🤖 AI Summary
This work addresses the fragmentation in current quantum network evaluation across heterogeneous platforms, simulators, and protocols, which lacks a reusable, system-level digital twin solution. To bridge this gap, the study systematically introduces Model-Driven Engineering (MDE) to construct a digital twin framework for quantum networks that supports both design-time assessment and runtime synchronization.
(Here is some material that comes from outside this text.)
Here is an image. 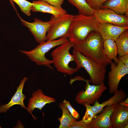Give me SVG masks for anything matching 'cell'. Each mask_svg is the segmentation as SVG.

It proposes an architectural evolution path transitioning from code-driven integration toward a hub-and-spoke paradigm. A proof-of-concept implementation leverages SysML v2 modeling, a QKD kit, an EMF-based controller, and the SeQUeNCe simulation platform, demonstrating unified modeling of heterogeneous components, evolvable integration, and multi-layer interoperability. This approach establishes an adaptable and verifiable foundational infrastructure for quantum networks.
📝 Abstract
Quantum networks are advancing towards larger and more operational infrastructures, yet their evaluation remains fragmented across heterogeneous physical platforms, simulators, protocols, and architectural abstractions. Current digital-twin studies for quantum networks mainly realise isolated capabilities or application-specific solutions rather than reusable system-level twins. This paper argues that Model-Driven Engineering (MDE) can provide a systematic basis for integrating and evolving these heterogeneous artefacts. It derives requirements for design-time evaluation and runtime synchronisation, and proposes a progression of architectures from code-driven and domain-model-driven solutions to point-to-point and hub-and-spoke integration. A conceptual implementation case study illustrates this using SysML v2, QKD kit, an EMF-based controller, and SeQUeNCe. The work provides a foundation for adaptable and interoperable digital twins for quantum networks.